In August we put out a new PUDL software and data release for the first time in 18 months. We had a lot of client work, and kept putting off doing the release, so a whole lot of changes accumulated. Some highlights, mostly based on the continuously updated release notes in our documentation:
New Data Coverage
EIA Form 860 added coverage for 2004-2008, as well as 2019.
EIA Form 860m has been integrated (through Nov 2020). Note that it only adds up-to-date information about generators (especially their operational status).
EIA Form 923 added the 2001-2008 data, as well as 2019.
EPA CEMS Hourly Emissions covering 2019-2020.
FERC Form 714 covering 2006-2019, but only the table of hourly electricity demand by planning area. This data is still in beta and the data hasn’t been integrated into the core SQLite database, but you can process it on the fly if you want to work with it in Pandas.
EIA Form 861 for 2001-2019. Similar to the FERC Form 714, this ETL runs on the fly and the outputs aren’t integrated into the database yet, but it’s available for experimental use.
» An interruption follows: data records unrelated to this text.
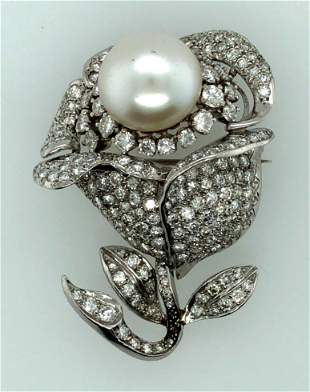Platinum Diamond & South Sea Pearl Brooch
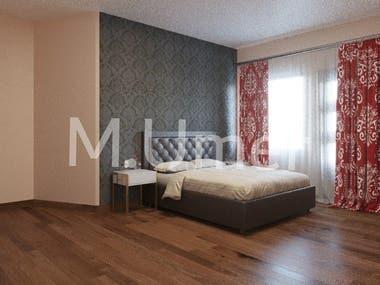 3D Realistic Bed Room Rendering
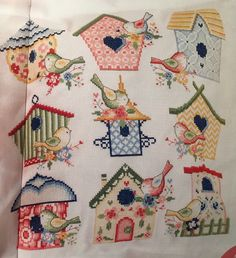 Birdhouse by Lucie Heaton, chart in Cross Stitch Gold issue 144
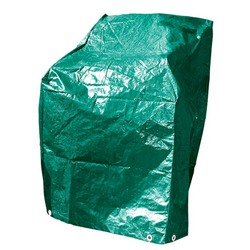 Chair Stack Cover - Height 60/100mm – Now Only £8.00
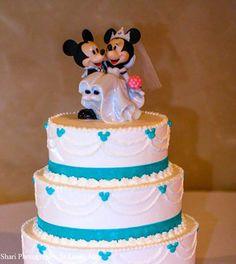 Total Sorority Move | Missouri Couple Turns Wedding Into Terrible ...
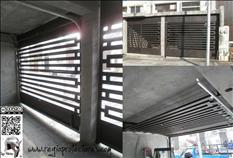Regio Protectores - Instal Puerta del Sol 1140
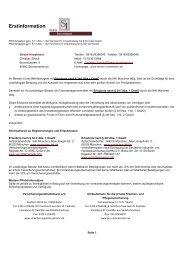 Erstinformation - Strack Investment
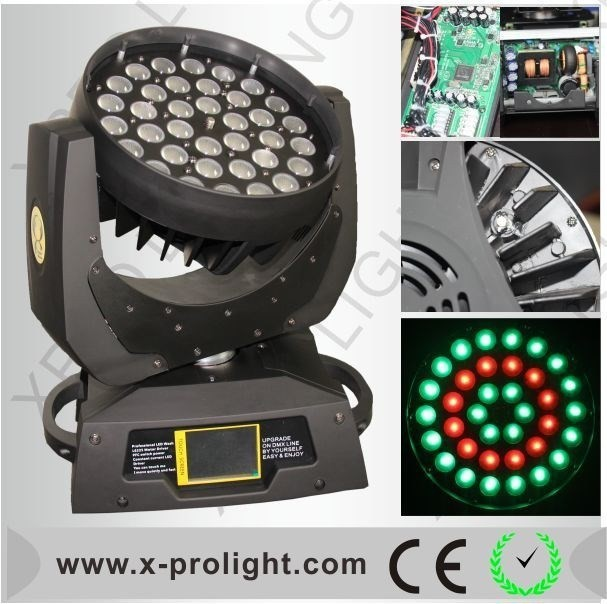 10w LED moving head lighting,High quality 4in1 led bulb,stage RGBW 36pcs 4in1 moving head wash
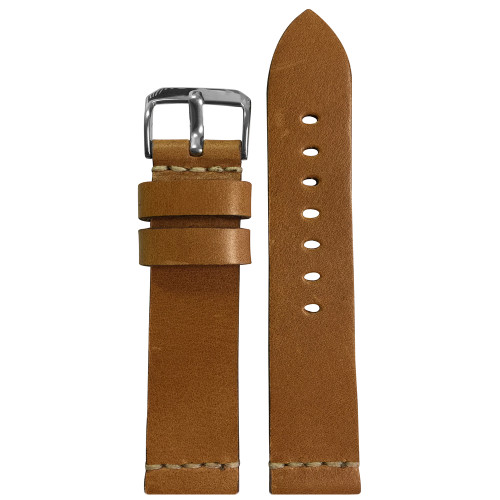 20mm (XL) Light Brown Genuine Vintage Leather Watch Strap with White Minimal Stitching | Panatime.com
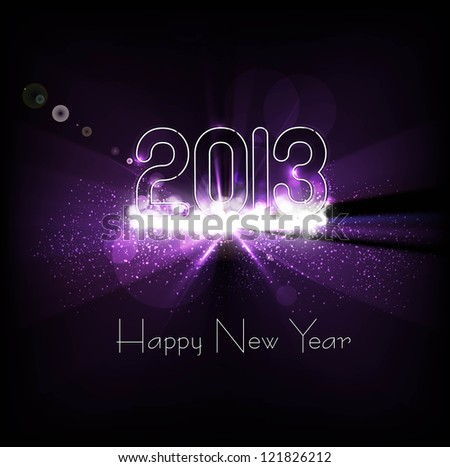 New year 2013 background for shiny swirl colorful wave background vector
US Census Demographic Profile 1 (DP1) for 2010. This is a separate SQLite database, generated from a US Census Geodatabase, which includes census tract, county, and state level demographic information, as well as spatial boundaries of those jurisdictions.
We’ve come across a few allied projects looking at environmental justice data specifically, and thought it would be nice to share!
Environmental Enforcement Watch
In May, Christina and I gave a talk at CSV,Conf,v6 about things we’ve learned liberating US energy system data. We focused a lot on the challenge of making data accessible to advocates. The following talk was analogous, but focused on environmental justice data. The speaker was Kelsey Breseman (@ifoundtheme) from the Environmental Data and Governance Initiative (EDGI) and their project Environmental Enforcement Watch (EEW). EEW is trying to hold polluters accountable using federally reported data, by making that data more accessible to and understandable by the people who are affected. They’re scraping the data from the web and creating a database that folks can query using Google CoLab notebooks. At the same time they’re trying to get EPA the full underlying database accessible to the public.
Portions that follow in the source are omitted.